Task objective =
Copy out the entries exactly, from the line containing "Looking at both" through the line containing "A: railing baluster at bbox 276,319,284,427", with both of those lines included.

Provided information =
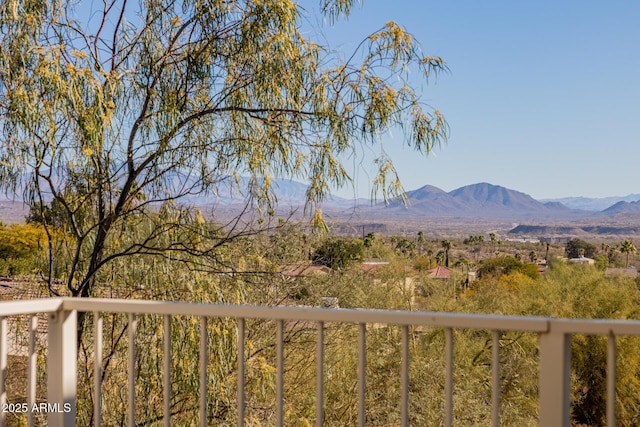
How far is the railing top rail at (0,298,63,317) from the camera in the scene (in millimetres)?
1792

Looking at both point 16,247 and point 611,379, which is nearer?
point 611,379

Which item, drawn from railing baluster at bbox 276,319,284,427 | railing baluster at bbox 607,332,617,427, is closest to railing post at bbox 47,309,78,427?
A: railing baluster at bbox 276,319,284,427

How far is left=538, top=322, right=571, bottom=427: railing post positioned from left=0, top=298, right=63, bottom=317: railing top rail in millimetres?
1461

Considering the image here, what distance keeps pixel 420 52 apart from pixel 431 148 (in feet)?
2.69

==

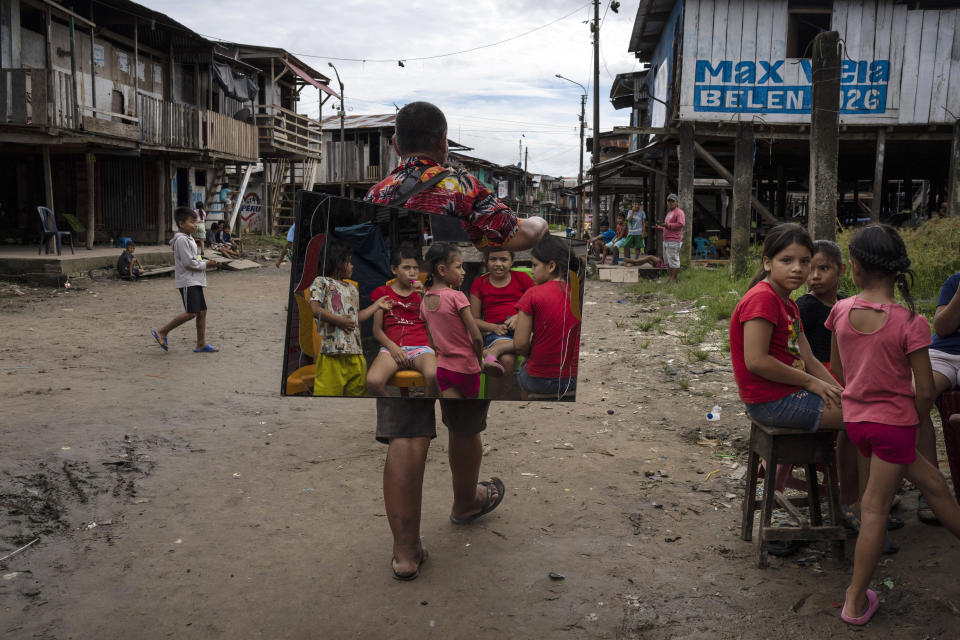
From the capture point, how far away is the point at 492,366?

---

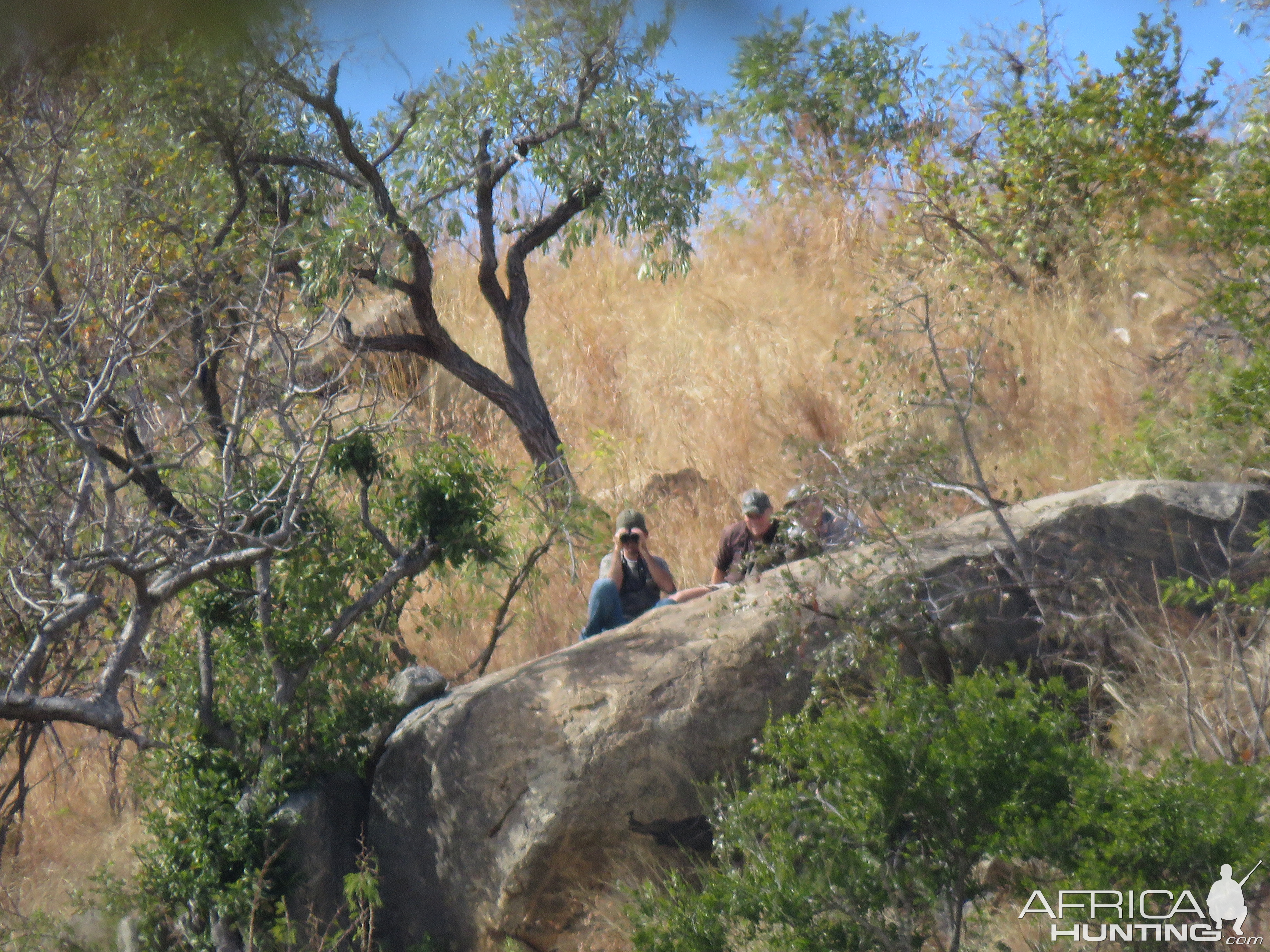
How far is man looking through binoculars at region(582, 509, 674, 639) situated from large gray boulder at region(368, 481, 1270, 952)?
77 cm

Exercise result =
Looking at both point 16,247 and point 611,379, which is nearer?
point 611,379

Which item, drawn from railing baluster at bbox 276,319,284,427 | railing baluster at bbox 607,332,617,427, is closest to railing post at bbox 47,309,78,427?
A: railing baluster at bbox 276,319,284,427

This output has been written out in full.